Up to 1 out of every 5 pregnancies ends in a miscarriage, and 1 in 40 babies are born with a birth defect. These are referred to as the background population risks.  They describe the chance of these events happening for any pregnancy before taking factors such as the mother’s health during pregnancy, her lifestyle, medicines she takes and the genetic make up of her and the baby’s father into account.

Medicines use in pregnancy

Most medicines used by the mother will cross the placenta and reach the baby. Sometimes this may have beneficial effects for the baby.  There are, however, some medicines that can harm a baby’s normal development.  How a medicine affects a baby may depend on the stage of pregnancy when the medicine is taken. If you are on regular medication you should discuss these effects with your doctor/health care team before becoming pregnant.

If a new medicine is suggested for you during pregnancy, please ensure the doctor or health care professional treating you is aware of your pregnancy.

When deciding whether or not to use a medicine in pregnancy you need to weigh up how the medicine might improve your and/or your unborn baby’s health against any possible problems that the drug may cause. Our bumps leaflets are written to provide you with a summary of what is known about use of a specific medicine in pregnancy so that you can decide together with your health care provider what is best for you and your baby.   
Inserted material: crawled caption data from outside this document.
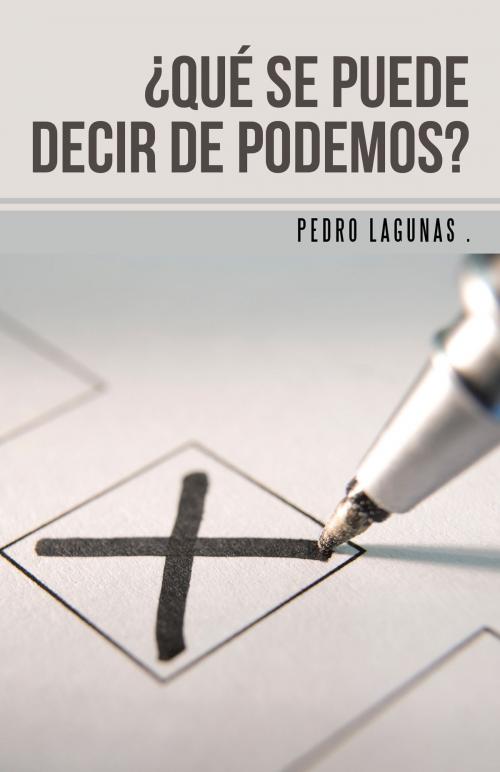 Cover of the book ¿Qué se puede decir de Podemos? by Pedro Lagunas, Penguin Random House Grupo Editorial España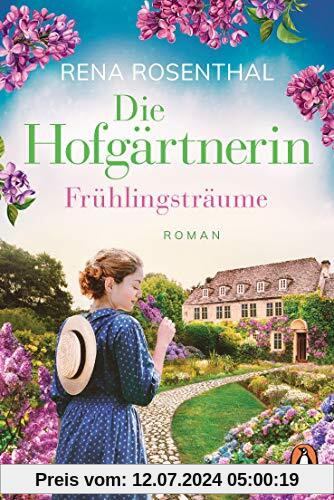 Die Hofgärtnerin - Frühlingsträume: Roman (Die Hofgärtnerinnen-Saga, Band 1)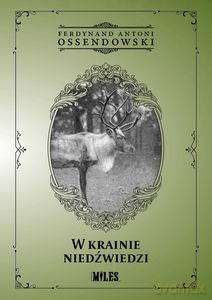 W krainie niedźwiedzi - Antoni Ferdynand Ossendowski [KSIĄŻKA]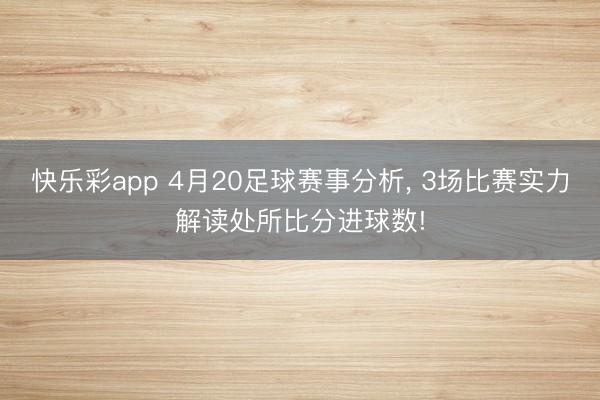 快乐彩app 4月20足球赛事分析， 3场比赛实力解读处所比分进球数!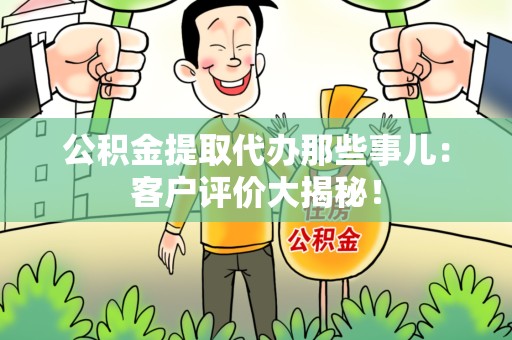 长汀公积金提取代办那些事儿：客户评价大揭秘！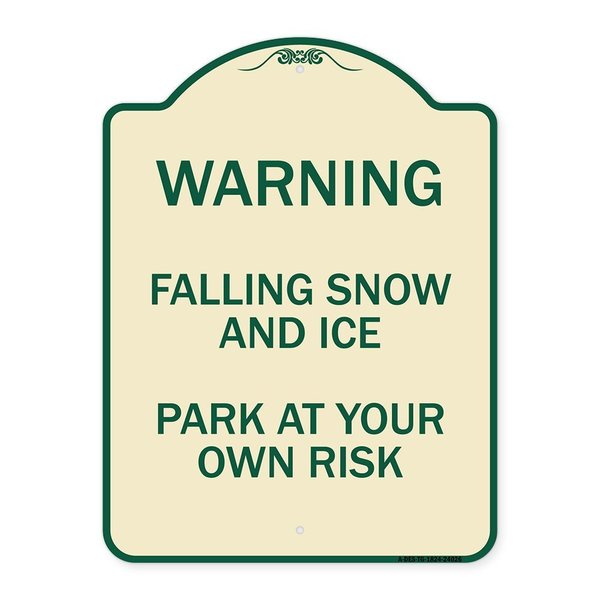 Signmission Falling Snow and Ice Park Your Own Risk Heavy-Gauge Aluminum Sign, 24" H, TG-1824-24026 A-DES-TG-1824-24026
Every pregnancy is unique. The decision to start, stop, continue or change a prescribed medicine before or during pregnancy should be made in consultation with your health care provider. It is very helpful if you can record all your medication taken in pregnancy in your hand held maternity records.

Disclaimer: This information is not intended to replace the individual care and advice of your health care provider. New information is continually becoming available. Whilst every effort will be made to ensure that this information is accurate and up to date at the time of publication, we cannot cover every eventuality and the information providers cannot be held responsible for any adverse outcomes following decisions made on the basis of this information. We strongly advise that printouts should NOT be kept for any length of time, or for “future reference” as they can rapidly become out of date.